Thank you for taking the time to explain how Ginger came to you. Inattention is as devastating to many dogs as bad attention is. You certainly have done wonderful things with her. As I said above I do think that for rescue dogs things can pop out many months after they have landed in new homes, but I am sure you will get a handle on this problem. It is wise to be patient and perseverant with this as you have been with other things. I wish you success.


----------



## Tania (Jun 23, 2017)

Growling is becoming a real problem. 
She growls when we try to move her -- we are moving her from her "protective" mode and that is definitely working.
BUT
She is growling sometimes when we pet her. 
Someone suggested maybe getting her desexed?
Someone else suggested more socialisation with people and animals outside our house?
And
Someone else suggested we use treats everytime she lets us pat her without growling?

Help... I am having so many "suggestions" -- I have no idea what is best.


----------



## Dogs4Life (May 27, 2018)

She sounds a lot like my parents' dog. What we do with her is keep her on a leash or put her on a leash when it is time for her to move, but it sounds like a leash was not effective based on your previous post. 

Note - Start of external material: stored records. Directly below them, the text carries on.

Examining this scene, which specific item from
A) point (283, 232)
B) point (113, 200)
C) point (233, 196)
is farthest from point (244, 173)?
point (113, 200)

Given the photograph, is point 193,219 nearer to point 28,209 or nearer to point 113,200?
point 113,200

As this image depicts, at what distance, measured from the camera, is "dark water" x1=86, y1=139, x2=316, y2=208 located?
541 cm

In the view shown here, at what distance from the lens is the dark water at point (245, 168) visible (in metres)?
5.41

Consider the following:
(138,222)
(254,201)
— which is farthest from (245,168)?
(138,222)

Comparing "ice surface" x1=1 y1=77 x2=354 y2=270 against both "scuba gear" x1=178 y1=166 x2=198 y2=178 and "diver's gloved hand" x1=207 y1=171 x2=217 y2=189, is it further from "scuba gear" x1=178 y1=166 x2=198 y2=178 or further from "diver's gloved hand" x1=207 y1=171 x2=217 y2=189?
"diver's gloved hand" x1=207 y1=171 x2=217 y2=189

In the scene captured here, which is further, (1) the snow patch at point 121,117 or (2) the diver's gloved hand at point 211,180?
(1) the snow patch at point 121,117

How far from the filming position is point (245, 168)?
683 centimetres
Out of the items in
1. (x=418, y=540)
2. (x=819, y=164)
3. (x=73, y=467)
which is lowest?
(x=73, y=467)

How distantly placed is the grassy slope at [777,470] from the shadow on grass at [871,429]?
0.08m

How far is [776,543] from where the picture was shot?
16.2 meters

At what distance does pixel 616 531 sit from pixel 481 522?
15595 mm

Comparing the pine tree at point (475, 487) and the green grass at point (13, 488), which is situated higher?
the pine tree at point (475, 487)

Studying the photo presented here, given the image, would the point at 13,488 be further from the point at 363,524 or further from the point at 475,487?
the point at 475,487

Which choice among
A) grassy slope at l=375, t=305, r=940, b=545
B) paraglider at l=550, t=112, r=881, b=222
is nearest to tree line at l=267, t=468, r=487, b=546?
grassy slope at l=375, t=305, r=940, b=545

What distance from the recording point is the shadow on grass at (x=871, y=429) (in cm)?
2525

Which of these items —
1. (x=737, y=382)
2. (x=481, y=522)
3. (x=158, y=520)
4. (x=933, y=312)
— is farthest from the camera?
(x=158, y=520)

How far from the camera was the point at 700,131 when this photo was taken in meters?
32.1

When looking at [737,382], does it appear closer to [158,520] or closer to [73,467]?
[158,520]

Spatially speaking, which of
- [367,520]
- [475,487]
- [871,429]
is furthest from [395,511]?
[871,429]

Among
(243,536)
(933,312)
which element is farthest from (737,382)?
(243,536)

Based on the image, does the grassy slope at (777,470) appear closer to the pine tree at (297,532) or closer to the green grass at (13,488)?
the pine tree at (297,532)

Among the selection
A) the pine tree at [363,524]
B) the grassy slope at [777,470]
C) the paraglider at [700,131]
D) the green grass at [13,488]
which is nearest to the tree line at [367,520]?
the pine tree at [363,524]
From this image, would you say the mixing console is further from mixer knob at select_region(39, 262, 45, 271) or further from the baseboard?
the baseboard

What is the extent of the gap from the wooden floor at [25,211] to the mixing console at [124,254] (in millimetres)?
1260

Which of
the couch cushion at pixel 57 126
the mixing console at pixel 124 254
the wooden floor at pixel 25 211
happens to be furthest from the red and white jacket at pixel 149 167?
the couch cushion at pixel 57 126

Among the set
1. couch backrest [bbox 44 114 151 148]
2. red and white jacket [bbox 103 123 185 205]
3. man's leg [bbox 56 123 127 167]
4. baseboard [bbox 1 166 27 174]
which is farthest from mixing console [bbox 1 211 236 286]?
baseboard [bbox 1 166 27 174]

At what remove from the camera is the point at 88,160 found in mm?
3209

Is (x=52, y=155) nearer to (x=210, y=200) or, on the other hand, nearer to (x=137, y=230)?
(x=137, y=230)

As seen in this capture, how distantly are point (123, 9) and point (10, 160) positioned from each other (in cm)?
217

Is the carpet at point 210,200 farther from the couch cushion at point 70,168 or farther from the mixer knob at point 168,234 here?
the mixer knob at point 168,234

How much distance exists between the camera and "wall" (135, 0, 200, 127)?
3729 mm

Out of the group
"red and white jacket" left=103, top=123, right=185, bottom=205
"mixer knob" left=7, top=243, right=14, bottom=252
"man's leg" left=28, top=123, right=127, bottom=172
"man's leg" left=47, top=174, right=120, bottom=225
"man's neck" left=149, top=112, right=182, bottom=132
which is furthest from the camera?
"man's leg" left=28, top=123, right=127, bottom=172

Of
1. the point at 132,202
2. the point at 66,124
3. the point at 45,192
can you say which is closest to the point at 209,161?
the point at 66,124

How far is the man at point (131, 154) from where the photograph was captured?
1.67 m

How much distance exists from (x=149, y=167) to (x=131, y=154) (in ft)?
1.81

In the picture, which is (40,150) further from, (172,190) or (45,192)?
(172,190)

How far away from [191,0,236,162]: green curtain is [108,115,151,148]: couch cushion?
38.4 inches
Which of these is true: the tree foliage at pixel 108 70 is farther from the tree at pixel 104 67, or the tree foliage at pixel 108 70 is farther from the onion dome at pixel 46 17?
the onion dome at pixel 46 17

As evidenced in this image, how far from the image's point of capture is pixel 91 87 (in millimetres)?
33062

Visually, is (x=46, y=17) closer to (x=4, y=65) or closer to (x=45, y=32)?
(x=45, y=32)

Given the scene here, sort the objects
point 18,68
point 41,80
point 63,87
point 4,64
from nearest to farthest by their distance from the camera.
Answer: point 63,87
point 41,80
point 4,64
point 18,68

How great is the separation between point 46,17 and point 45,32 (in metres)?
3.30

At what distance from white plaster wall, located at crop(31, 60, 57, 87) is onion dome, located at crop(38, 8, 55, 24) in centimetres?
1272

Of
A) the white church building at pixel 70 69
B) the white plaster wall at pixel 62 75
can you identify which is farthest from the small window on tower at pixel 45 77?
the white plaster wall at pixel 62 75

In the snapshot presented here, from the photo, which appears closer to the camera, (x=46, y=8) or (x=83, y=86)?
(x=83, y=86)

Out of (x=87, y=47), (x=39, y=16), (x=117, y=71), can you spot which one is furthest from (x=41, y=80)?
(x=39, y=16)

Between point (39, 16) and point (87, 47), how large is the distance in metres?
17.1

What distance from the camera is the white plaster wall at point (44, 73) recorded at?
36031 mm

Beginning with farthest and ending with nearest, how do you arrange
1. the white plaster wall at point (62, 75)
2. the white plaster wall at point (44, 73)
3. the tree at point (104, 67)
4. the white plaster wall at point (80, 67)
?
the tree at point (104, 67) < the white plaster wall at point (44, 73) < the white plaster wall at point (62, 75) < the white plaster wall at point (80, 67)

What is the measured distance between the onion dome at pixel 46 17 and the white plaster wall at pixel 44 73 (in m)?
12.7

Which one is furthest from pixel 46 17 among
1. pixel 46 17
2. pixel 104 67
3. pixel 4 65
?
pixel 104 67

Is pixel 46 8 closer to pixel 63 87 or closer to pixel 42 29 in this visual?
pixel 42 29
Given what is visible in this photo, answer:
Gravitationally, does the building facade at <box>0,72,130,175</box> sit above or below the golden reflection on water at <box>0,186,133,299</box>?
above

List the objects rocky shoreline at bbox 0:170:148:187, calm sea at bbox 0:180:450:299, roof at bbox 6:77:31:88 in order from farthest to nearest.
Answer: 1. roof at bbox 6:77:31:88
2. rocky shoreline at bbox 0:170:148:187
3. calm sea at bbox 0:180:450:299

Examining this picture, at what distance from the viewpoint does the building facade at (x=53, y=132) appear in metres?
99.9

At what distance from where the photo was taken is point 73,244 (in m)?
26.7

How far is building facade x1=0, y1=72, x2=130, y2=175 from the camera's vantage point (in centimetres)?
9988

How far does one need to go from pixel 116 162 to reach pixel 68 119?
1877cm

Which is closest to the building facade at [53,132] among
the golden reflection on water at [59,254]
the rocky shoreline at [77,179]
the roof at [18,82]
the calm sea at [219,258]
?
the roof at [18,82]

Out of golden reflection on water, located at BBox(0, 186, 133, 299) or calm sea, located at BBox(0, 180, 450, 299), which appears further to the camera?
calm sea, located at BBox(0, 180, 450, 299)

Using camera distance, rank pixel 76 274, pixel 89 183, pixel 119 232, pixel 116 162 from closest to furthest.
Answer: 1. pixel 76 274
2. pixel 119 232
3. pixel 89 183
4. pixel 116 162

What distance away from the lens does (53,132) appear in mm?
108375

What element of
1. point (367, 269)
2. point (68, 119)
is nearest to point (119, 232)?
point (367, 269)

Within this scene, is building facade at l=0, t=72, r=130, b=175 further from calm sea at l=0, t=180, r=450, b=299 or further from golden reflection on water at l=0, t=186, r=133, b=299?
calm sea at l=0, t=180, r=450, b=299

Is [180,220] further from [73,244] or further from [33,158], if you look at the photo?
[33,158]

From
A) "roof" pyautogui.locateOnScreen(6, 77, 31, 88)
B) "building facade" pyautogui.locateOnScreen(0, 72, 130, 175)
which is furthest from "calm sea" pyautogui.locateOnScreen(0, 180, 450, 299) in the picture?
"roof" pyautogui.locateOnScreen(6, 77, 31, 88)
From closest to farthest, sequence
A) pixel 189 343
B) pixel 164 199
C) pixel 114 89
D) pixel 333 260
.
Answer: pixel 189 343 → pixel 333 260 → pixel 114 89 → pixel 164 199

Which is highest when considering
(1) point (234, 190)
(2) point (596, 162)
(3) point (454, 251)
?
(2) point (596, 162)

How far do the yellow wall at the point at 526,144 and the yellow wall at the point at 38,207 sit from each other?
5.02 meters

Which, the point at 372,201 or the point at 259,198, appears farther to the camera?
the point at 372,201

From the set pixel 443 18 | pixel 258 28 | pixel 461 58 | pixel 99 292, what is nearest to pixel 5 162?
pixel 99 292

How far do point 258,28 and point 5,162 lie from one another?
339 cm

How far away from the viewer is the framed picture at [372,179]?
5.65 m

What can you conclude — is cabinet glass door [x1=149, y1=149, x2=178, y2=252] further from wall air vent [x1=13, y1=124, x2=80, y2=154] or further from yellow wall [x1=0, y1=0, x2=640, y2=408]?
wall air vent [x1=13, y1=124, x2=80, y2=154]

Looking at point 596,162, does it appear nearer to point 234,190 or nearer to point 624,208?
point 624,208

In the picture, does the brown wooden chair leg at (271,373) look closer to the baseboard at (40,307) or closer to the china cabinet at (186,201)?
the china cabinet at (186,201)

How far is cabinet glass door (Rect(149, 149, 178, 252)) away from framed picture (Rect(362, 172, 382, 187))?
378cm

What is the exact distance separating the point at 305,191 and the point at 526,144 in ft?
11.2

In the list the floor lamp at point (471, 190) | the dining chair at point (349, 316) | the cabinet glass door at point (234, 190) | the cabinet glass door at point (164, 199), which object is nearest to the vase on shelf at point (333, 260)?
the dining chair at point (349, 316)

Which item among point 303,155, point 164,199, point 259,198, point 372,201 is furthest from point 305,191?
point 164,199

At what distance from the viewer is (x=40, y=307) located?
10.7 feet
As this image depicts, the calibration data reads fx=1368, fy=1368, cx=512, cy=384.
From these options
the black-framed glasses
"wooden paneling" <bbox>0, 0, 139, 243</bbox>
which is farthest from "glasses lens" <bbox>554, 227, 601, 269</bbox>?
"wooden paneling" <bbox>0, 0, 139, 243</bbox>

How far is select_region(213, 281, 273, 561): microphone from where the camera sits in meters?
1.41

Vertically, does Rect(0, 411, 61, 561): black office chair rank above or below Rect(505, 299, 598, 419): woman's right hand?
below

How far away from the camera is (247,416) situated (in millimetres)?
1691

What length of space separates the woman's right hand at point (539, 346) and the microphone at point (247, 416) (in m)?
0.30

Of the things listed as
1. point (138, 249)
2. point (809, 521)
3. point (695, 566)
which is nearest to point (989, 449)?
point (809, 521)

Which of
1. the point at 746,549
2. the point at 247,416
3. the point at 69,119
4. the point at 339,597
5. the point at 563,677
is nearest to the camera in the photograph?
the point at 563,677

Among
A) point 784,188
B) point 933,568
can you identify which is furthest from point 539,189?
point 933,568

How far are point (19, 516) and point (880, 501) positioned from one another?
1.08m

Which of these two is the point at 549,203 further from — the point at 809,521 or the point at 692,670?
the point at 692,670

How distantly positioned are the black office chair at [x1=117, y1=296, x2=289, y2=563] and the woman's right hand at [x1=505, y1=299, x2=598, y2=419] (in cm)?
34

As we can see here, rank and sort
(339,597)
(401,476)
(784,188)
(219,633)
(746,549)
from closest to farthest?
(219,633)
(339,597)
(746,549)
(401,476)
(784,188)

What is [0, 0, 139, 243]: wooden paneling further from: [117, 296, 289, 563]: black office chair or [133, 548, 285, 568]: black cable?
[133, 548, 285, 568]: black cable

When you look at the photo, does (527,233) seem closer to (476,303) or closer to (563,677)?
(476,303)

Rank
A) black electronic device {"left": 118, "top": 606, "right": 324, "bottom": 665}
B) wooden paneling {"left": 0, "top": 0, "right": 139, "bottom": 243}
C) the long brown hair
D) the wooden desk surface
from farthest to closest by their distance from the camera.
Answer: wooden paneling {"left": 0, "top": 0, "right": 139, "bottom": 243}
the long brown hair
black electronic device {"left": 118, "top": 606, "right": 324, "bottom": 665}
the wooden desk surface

Are you able to consult with a professional trainer?? In my area, there are qualified trainers who will come into the home and work on specific goals and it's around $350 for 3 sessions and then a meeting to discuss ongoing training. Not sure where you live, or if this is within your budget. There is so much advice you can find online, and it can get confusing. Or, can you specifically enroll her in a class for dogs with behavioral challenges?


----------



## Tania (Jun 23, 2017)

Dogs4Life said:


> She sounds a lot like my parents' dog. What we do with her is keep her on a leash or put her on a leash when it is time for her to move, but it sounds like a leash was not effective based on your previous post.
> 
> Are you able to consult with a professional trainer?? In my area, there are qualified trainers who will come into the home and work on specific goals and it's around $350 for 3 sessions and then a meeting to discuss ongoing training. Not sure where you live, or if this is within your budget. There is so much advice you can find online, and it can get confusing. Or, can you specifically enroll her in a class for dogs with behavioral challenges?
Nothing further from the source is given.